• _Excerpted passage_
[Start of Attachment]

As Mladen Dolar has recently argued, rumors are undignified in the
history of philosophy, falling under the ancient Greek category of doxa
(belief, opinion) rather than episteme (knowledge, logos). Concerning
people who are absent or at a remove, rumors are often authorless and
unfounded, and yet they can gain enormous traction, authority, and
staying power. In this regard, they play a significant and highly
complex role in what Erving Goffman called ‘impression management’ as
part of the dramaturgy of everyday social interaction.
This special section invites consideration of the non-traditional
sources of knowledge that have gained increasing currency in film and
media studies, challenging the empirical standards of evidence that
informed the discipline’s ‘historical turn’. We encourage topics and
modes of engagement that might be deemed speculative, unsubstantiated,
or otherwise unscientific, confronting elisions and erasures in the
archive. Of particular interest is work in Black, feminist, queer, and
trans media studies as well as scholarship on celebrity, fandom, and
counterpublics.

[End of Attachment]

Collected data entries

[Start of Attachment]

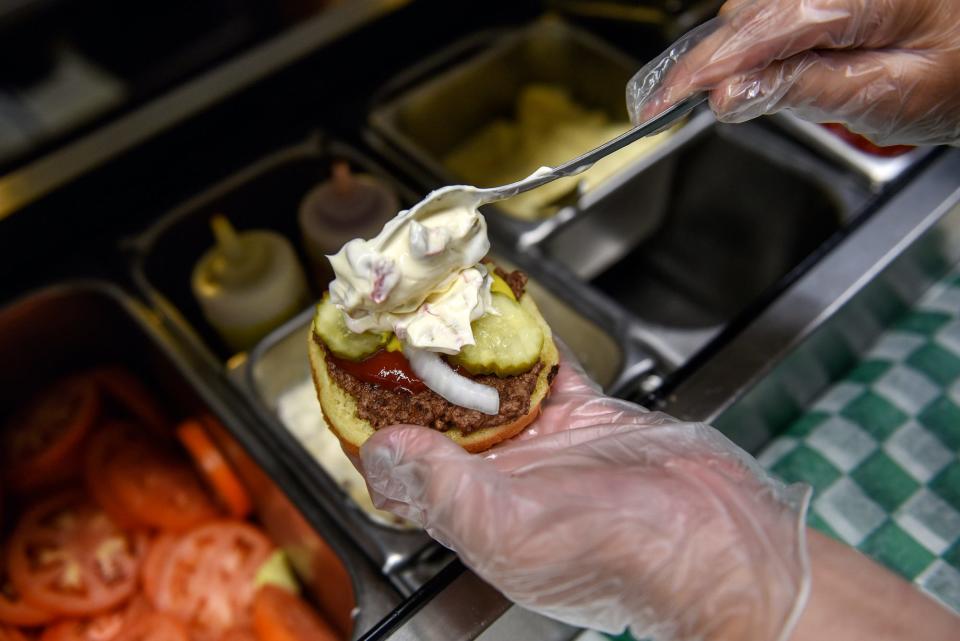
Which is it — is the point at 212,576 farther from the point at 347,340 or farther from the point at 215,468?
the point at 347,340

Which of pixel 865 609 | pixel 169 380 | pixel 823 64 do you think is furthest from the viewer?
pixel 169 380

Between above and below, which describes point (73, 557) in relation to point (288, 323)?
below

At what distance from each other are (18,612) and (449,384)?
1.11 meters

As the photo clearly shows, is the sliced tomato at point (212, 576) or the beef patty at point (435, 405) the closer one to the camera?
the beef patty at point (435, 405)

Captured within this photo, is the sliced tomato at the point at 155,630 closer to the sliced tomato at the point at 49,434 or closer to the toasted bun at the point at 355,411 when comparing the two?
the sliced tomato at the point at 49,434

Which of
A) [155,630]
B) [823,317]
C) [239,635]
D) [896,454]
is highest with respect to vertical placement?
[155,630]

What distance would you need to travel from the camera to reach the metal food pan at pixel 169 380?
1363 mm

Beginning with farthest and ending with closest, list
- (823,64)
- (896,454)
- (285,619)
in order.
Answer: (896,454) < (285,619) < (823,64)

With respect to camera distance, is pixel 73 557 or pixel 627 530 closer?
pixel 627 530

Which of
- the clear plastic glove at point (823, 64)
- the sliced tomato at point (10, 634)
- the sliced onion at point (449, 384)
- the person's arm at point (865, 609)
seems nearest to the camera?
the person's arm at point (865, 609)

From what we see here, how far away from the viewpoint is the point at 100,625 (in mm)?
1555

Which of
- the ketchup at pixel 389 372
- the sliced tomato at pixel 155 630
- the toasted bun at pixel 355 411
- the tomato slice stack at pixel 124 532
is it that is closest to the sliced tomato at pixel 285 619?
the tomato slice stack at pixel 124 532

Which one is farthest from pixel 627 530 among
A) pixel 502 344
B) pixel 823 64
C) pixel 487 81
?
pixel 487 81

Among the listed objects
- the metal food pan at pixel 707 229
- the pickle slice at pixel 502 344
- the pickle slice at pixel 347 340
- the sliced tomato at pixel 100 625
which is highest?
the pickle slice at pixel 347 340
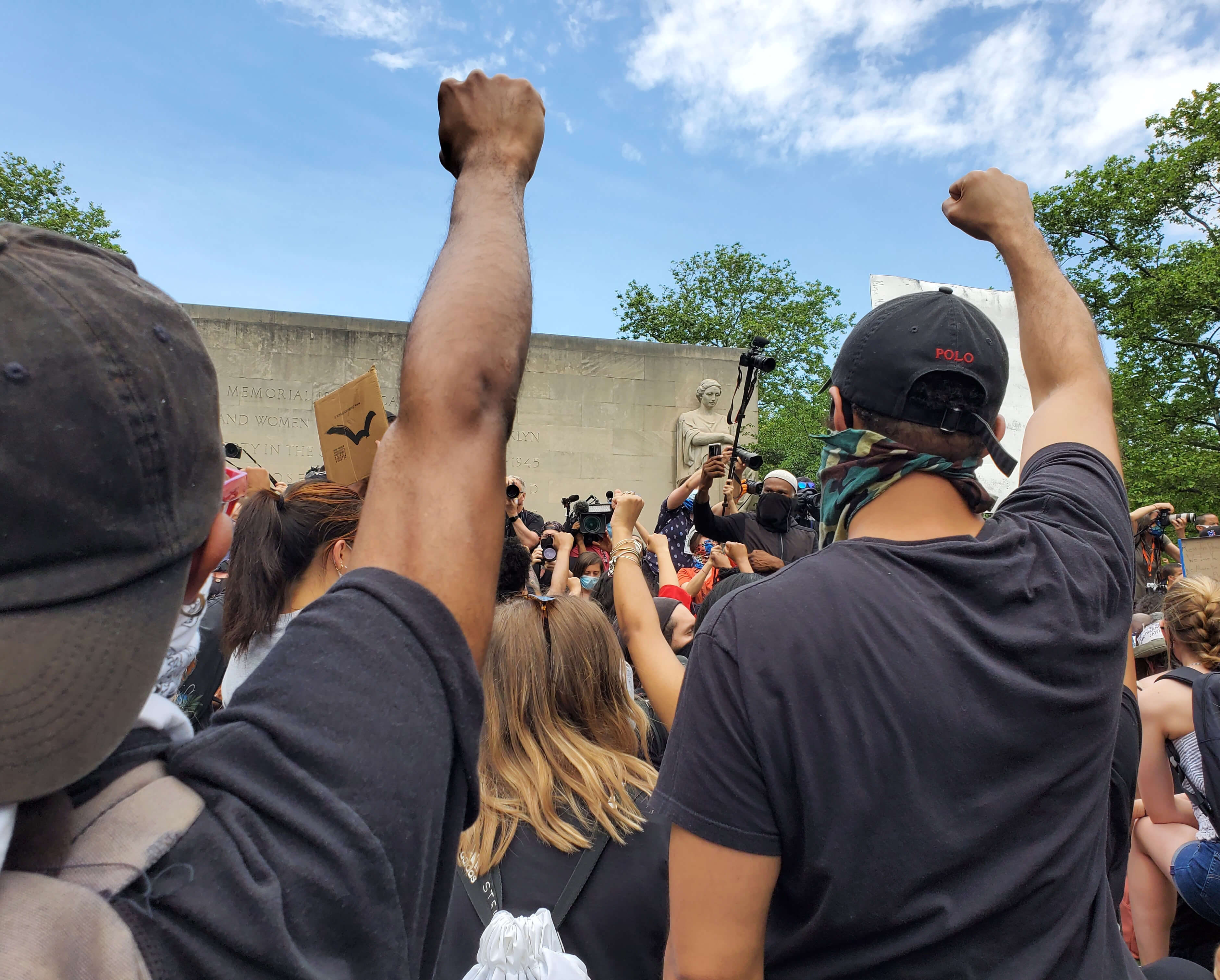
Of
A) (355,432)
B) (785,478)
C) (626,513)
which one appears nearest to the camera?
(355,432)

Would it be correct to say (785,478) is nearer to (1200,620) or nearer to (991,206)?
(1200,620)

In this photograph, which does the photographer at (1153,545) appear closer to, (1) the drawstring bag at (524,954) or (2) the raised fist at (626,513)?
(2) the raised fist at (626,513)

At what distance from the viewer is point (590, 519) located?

[End of Attachment]

• _Work instructions_
Reproduce the passage on rumors word for word from "As Mladen Dolar" to "everyday social interaction.".

• _Worked solution_
As Mladen Dolar has recently argued, rumors are undignified in the
history of philosophy, falling under the ancient Greek category of doxa
(belief, opinion) rather than episteme (knowledge, logos). Concerning
people who are absent or at a remove, rumors are often authorless and
unfounded, and yet they can gain enormous traction, authority, and
staying power. In this regard, they play a significant and highly
complex role in what Erving Goffman called ‘impression management’ as
part of the dramaturgy of everyday social interaction.